Every business needs financial leadership. The real question is what kind of financial leadership does YOUR business need? The answer lies in the business’ capital structure and the operating environment of the organization.
But first let’s quickly define the key players that are usually providing financial leadership in organizations: Chief Financial Officer (CFO), Controller, and Accounting Manager.
These titles are so commonly misused in small and private businesses, it’s easy to get confused about what they really mean. I’ve met office managers with the title of CFO and bookkeepers called controllers. We’ve all seen titles given to undeserving or inexperienced folks, but a rose by any other name will still smell as sweet, and calling an office manager a CFO does not make it so.
I typically define these rolls by their perspectives on the business. Accountants and Controllers are generally historians; they are focused on processing transactions that have already happened and generating financial reports based on that data, i.e. income statements and balance sheets.
Conversely, CFO’s are focused on the present operations of the business and future transactions that will impact the organization. A CFO sets policy and designs systems for the processing of revenue and expense transactions. Mind you, both of these functions are critically important. A CFO cannot perform his function without relying on financial reports from the Controller.
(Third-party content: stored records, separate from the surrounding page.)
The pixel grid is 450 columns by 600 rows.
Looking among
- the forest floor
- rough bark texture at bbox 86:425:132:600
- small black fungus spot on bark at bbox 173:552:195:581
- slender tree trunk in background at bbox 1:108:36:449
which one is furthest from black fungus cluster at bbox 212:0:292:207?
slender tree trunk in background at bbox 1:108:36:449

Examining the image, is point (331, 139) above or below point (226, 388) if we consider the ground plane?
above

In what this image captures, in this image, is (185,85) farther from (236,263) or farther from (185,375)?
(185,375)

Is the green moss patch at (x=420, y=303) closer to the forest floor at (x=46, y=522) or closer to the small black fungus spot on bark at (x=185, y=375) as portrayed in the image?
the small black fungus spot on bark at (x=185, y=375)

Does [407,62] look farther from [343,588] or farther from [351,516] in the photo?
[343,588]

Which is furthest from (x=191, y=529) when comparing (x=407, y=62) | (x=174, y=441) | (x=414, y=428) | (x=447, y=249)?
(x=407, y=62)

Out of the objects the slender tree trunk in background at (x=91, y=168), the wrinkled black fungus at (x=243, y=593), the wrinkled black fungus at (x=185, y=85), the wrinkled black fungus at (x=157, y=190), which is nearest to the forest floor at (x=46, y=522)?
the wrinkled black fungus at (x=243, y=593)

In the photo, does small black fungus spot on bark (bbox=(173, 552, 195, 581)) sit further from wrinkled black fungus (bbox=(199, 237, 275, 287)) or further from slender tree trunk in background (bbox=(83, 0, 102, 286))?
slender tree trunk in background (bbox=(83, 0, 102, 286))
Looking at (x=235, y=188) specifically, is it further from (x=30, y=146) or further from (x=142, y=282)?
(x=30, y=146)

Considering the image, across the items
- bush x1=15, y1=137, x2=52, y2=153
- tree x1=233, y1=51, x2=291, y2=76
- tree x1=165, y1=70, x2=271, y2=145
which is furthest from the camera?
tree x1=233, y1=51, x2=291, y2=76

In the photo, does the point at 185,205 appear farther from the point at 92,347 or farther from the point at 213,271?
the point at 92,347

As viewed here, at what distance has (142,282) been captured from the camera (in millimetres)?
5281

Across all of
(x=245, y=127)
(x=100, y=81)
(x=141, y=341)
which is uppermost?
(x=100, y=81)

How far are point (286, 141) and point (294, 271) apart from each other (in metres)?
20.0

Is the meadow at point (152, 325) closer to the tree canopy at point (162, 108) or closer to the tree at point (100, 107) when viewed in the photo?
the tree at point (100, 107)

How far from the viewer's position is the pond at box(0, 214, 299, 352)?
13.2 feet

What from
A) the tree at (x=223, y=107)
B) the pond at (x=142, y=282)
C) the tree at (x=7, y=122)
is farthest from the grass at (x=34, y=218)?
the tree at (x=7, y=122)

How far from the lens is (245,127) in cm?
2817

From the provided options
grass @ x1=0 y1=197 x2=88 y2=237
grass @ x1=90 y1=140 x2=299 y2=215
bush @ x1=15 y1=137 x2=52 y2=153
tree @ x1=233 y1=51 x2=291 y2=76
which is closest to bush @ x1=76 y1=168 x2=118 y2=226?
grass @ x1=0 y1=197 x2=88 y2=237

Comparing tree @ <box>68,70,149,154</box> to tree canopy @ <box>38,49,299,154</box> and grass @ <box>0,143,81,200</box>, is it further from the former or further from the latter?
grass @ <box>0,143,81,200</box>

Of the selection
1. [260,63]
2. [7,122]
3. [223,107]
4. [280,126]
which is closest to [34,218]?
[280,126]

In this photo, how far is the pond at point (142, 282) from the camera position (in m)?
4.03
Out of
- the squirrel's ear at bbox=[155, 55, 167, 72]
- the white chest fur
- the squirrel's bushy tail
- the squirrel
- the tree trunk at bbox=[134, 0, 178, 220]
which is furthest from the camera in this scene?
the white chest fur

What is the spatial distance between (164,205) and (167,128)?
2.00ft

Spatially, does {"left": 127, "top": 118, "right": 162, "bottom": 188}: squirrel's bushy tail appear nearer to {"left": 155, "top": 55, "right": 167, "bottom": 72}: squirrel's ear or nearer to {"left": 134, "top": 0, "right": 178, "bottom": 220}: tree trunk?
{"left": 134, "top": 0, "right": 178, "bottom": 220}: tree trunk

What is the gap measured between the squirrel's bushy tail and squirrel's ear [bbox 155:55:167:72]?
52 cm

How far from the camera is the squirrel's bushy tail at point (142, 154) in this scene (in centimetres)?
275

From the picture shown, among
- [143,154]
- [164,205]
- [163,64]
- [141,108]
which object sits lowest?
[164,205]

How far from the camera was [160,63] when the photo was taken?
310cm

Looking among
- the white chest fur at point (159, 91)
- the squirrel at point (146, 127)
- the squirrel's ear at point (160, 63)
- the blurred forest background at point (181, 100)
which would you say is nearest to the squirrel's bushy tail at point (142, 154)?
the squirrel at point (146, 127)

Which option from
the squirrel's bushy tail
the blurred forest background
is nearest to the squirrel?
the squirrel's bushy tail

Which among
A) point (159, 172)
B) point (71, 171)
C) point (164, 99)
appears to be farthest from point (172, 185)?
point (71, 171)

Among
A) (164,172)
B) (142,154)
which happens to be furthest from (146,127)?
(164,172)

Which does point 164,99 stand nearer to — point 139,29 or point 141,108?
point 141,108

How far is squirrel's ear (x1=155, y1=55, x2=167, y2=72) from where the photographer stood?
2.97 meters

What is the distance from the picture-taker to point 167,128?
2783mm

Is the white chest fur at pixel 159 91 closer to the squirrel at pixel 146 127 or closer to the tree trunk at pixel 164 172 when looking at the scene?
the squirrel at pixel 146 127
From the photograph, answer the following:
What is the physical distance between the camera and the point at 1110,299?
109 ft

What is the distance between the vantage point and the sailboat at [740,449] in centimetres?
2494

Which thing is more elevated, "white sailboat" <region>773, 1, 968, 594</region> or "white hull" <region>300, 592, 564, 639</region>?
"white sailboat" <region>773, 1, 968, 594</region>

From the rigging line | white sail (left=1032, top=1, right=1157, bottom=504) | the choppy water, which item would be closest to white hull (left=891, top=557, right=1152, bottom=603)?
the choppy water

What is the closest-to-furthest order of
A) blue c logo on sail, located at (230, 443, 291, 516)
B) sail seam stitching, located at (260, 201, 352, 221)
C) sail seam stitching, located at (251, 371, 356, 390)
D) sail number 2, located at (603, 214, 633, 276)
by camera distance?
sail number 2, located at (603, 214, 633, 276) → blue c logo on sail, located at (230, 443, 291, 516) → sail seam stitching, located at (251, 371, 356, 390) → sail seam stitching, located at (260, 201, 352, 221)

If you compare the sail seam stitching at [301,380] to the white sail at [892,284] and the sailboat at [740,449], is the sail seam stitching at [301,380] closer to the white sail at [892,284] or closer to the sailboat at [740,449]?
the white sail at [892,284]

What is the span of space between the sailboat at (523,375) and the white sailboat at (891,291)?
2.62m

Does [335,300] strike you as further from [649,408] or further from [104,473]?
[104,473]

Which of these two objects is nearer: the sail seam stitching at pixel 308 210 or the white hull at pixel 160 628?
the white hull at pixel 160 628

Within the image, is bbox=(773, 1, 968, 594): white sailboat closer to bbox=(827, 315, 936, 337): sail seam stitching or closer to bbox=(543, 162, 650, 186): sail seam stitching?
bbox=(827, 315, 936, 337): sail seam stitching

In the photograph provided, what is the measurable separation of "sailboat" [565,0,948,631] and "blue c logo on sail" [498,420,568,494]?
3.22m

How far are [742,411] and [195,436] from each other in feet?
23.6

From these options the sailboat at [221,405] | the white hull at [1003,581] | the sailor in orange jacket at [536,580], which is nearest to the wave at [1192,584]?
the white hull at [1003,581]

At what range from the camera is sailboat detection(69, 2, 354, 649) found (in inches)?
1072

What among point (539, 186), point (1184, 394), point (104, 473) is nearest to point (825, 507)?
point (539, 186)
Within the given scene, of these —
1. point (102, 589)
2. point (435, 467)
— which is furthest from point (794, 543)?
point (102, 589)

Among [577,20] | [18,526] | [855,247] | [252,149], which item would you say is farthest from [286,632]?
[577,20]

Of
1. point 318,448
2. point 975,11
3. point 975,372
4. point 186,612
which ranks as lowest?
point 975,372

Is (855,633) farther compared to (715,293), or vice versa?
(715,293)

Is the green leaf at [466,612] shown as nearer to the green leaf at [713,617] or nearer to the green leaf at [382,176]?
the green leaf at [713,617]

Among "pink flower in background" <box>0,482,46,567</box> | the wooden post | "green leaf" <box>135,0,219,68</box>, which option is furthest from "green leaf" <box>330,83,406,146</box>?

Jeff Jordon of Andreessen Horowitz wrote a great article about what CFO’s do. He says a CFO generally oversees:
- Accounts receivables, i.e. extensions of credit to customers
- Treasury and Accounts payable, i.e. cash management
- Tax issues
- Investors and capital
With all that defined, do you need a Controller, or a CFO, or both? In my opinion, this depends on the complexity of business and the stability of the capital structure of the business.
For example, if the organization is a family-owned business, the ownership of the company is stable, the long-term debt is settled as permanent financing, and there are no acquisitions planned…in other words, the owners simply plan to operate the business without any changes, then it’s likely this business could be best served by a competent, experienced Controller leading an accounting function.
On the other hand, if the business plans to raise capital from investors or banks or both, if the business has a complex and changing operating environment (technology, media, publishing, hospitality, real estate, etc.), if the business plans to expand by acquisition… then it’s likely this organization needs both a Controller and a CFO.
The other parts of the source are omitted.